Multivariate distribution of a n*m matrix

Hi everyone,

Apologies if the question is silly, trying to understand how the multivariate distributions work.

let’s put the case that I have a x matrix to model with dimension n \times m with a Multivariate Gaussian distribution. Is this possible in pymc?
How should be the covariance matrix defined? Is It a rank 4 tensor? And how could I write it in pymc?

If you can redirect me to a source where I can go into the detail of this, would be very appreciated.

Thanks all in advance,

I’d model \text{vec}(X), the n \times m vector that results from stacking the columns of X (x.T.ravel()), as a usual multivariate normal. You’d have to think about the structure of the covariance matrix, but it would be easier than trying to think about a higher dimensional random variable. You could reshape \text{vec}(X) back to X after you draw it to use in further computation.

1 Like

Thanks @jessegrabowski, i was thinking of doing a stack of the column vectors.

X=\begin{bmatrix} | & |& &| \\ x_1 & x_2 & . . .& x_m \\ | & | & & | \end{bmatrix} = [x_1, x_2, ..., x_m]

And I can have each vector as MvDistribution with each cov having dim n \times n, and then have a Mv distribution for the X with covariance m \times m.
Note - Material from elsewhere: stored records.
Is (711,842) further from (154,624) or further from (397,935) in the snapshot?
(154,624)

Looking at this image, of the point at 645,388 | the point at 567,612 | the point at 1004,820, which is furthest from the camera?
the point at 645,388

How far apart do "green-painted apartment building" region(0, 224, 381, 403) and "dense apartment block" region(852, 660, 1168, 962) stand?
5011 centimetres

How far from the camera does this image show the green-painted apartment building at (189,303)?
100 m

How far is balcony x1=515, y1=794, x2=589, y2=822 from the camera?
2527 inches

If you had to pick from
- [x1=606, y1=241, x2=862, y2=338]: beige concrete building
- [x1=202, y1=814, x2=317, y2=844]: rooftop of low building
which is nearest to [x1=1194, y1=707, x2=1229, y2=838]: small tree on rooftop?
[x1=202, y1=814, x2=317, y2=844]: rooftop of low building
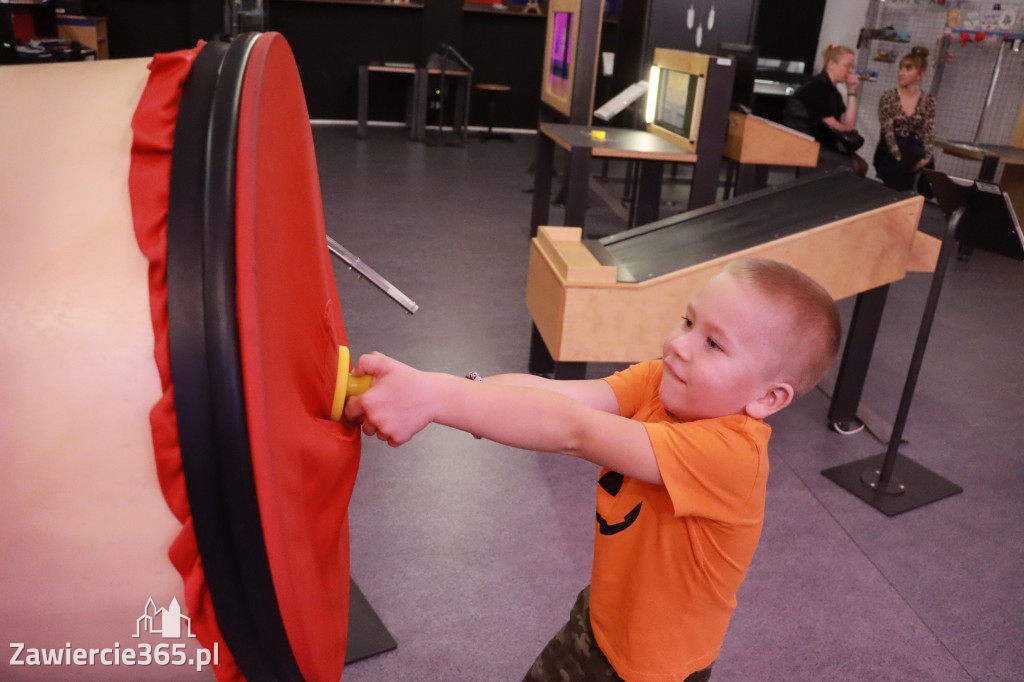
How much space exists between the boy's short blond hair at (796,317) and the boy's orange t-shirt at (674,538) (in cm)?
11

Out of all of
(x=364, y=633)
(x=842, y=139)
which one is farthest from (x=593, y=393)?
(x=842, y=139)

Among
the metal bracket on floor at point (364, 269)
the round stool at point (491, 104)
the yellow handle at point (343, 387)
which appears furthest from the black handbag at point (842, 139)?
the yellow handle at point (343, 387)

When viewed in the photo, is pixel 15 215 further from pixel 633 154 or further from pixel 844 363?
pixel 633 154

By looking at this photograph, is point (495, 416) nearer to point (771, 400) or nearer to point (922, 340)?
point (771, 400)

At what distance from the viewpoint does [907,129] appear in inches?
271

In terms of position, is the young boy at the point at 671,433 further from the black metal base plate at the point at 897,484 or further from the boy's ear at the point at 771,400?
the black metal base plate at the point at 897,484

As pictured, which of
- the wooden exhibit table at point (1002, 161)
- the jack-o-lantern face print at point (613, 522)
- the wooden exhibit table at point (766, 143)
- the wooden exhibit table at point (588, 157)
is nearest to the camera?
the jack-o-lantern face print at point (613, 522)

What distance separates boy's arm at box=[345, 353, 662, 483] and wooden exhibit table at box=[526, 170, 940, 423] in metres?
1.62

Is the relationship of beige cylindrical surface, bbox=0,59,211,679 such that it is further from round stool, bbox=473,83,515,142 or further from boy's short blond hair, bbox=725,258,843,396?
round stool, bbox=473,83,515,142

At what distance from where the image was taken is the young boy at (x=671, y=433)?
932mm

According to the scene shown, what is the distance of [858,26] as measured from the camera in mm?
9719

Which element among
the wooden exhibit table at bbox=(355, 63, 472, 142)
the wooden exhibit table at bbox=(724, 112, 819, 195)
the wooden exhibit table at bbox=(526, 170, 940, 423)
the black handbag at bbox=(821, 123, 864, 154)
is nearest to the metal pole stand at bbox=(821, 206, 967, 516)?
the wooden exhibit table at bbox=(526, 170, 940, 423)

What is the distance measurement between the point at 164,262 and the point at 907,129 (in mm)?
7430

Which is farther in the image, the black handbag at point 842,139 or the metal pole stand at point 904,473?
the black handbag at point 842,139
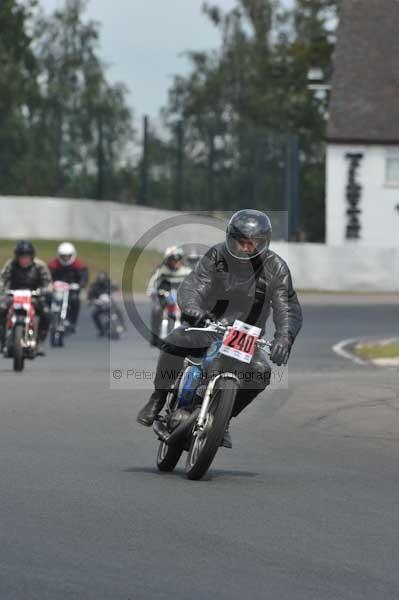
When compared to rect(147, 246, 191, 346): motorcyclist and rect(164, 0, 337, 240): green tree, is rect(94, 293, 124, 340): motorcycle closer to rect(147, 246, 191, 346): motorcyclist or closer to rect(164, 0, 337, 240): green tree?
rect(147, 246, 191, 346): motorcyclist

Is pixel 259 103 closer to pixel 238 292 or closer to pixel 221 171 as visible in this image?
pixel 221 171

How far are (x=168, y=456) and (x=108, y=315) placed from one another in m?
19.1

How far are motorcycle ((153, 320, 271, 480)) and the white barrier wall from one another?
35.4m

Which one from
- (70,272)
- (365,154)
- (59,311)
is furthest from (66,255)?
(365,154)

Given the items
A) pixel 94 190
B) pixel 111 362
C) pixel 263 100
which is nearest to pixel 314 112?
pixel 263 100

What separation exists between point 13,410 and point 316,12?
6755 cm

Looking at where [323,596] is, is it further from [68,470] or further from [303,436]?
[303,436]

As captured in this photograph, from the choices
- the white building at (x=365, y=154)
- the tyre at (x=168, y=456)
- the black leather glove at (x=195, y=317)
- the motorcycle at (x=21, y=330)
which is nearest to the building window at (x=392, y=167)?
the white building at (x=365, y=154)

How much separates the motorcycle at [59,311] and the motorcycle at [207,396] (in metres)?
16.4

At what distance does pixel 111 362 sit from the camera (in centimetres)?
2327

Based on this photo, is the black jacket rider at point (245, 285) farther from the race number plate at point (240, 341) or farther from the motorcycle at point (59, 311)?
the motorcycle at point (59, 311)

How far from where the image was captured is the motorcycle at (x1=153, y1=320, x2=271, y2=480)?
10.1 metres

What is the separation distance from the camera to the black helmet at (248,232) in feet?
34.1

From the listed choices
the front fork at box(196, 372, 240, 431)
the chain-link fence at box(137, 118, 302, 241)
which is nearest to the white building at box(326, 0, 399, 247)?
the chain-link fence at box(137, 118, 302, 241)
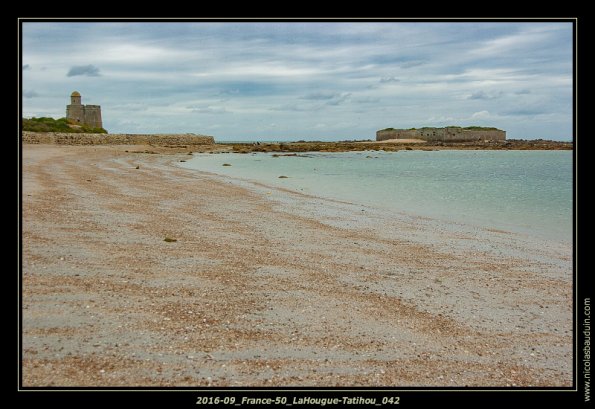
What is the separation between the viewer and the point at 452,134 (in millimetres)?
150250

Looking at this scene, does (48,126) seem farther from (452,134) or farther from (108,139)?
(452,134)

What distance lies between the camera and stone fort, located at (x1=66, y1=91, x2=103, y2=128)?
93.9 metres

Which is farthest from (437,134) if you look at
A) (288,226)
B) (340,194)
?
(288,226)

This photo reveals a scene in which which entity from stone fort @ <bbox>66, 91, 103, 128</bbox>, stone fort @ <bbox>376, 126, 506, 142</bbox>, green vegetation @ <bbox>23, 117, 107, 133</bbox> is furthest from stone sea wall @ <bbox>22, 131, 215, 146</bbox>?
stone fort @ <bbox>376, 126, 506, 142</bbox>

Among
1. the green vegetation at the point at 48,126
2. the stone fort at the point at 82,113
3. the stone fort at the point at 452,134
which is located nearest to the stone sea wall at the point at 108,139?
the green vegetation at the point at 48,126

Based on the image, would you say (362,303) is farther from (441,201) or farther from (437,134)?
(437,134)

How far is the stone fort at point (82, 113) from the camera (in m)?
93.9

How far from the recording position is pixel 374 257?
878 centimetres

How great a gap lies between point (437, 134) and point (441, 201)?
5618 inches

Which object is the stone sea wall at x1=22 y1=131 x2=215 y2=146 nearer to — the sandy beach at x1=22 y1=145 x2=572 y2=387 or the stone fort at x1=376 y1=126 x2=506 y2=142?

Do you think this may be correct?

Yeah that’s almost totally equivalent. The only difference is that you would be imposing a block-diagonal structure on the covariance matrix (that is, no correlation between the columns).

1 Like

I see, to not have this additional constraint, with the X stacked vertically with ravel as you suggest and with the covariance that is

X=\begin{bmatrix} x_1 \\ x_2 \\ ... \\ x_m \end{bmatrix}

\Sigma =\begin{bmatrix} \Sigma_{11} & \Sigma_{12} & &\Sigma_{1m} \\ \Sigma_{21} & \Sigma_{22} & . . .& \Sigma_{2m} \\ \Sigma_{m1}& \Sigma_{m2} & & \Sigma_{mm} \end{bmatrix}

and each \Sigma_{ij} is a n \times n covariance matrix itself

I think it makes sense, this second option may be way more intensive computationally, I think

Yeah estimating more stuff is always harder. It might make sense to constrain the covariances, but it’s impossible for me to say without knowing what the columns represent. OTOH it’s worth a try to see what you get if you ask for a LKJCholeskyCov with n=n*m

1 Like

Yes, I can try that.

The x are actually priority scales, so before, I was modelling them with Dirichlet distributions (sum to 1), actually, but each of them separately, with no correlation between them. I wanted to try to impose the hierarchical structure imposing them to covariate, if I get right how the hierarchical modelling works.

As you said, potentially including more constrain on the \Sigma_{ij} might help the model to converge faster… and the Dirichlet distributions might help in this?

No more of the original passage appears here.